Where the J2K transmission paths really shine is for the EVS operators. That latency-free experience is critical to effectively running a replay device. ESPN worked closely with EVS technicians to fine-tune this element of the workflow.

“With Monday Night Football, there is a large amount of transmission paths and resources that we’ve got to contend with,” says Banks. “Our operators have been working GREMI for a while, and they know the iso. [Producer] Phil [Dean] and [director] Jimmy [Platt] have done GREMIs before, so there’s some comfort there, but, obviously, this is a new sport for them to GREMI.”

In addition to the standard scorebug and detailed graphics package featured on MNF broadcasts, the operations group is fine-tuning a workflow that allows high-end telestration tools as well to fit into this GREMI+ model. Monday Night Football transitioned to Vizrt Libero for in-game and pregame telestration support this year, and Remote Telestration Operator Lou Russo now operates in the Bristol replay room, connected to a Vizrt Libero on the truck through Blackbox KVMs. Russo also has an EVS LSM remote controller connected through a DIGI serial-to-IP convertor for parallel remote control. This custom graphics package was also deployed to support NFL studio shows to create a unified telestration look across all of ESPN’s NFL productions.

The synergy between the onsite truck and the Bristol PCR is further facilitated by the addition of an RTS RVON I/O in Bristol.

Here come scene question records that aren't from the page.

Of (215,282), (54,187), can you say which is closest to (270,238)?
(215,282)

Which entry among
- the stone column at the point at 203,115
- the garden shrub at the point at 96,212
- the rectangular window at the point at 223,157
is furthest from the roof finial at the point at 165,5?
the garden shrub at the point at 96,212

According to an ESPN rep, this allows better technical support from the truck side and also saves significant Bristol resources to provide an optimal user experience. One of the content-associate positions normally on the truck was moved to Bristol and operates out of the replay room there. Using Blackbox KVMs, the content associate controls an EVS IPDirector on the truck to log the game and support package building.

ESPN acknowledges that there have been some growing pains, which is understandable when deploying a new workflow this robust in the midst of a season whose schedule remained uncertain just prior to the start of the campaign in September. In addition, ESPN, as is tradition, opened with two broadcasts on the first Monday night.

“I’m excited about the updates that have been made,” says ESPN Associate Supervisor, Production Operations, Dan Lannon, “and I do think, long term, the product has a lot of benefits in terms of that straight IP connectivity. It is a little scary to the EVS operators that have been working for 20-some years on the same remote and same interface. But there are some added advantages to it, and the operators have picked it up pretty well and pretty quickly.”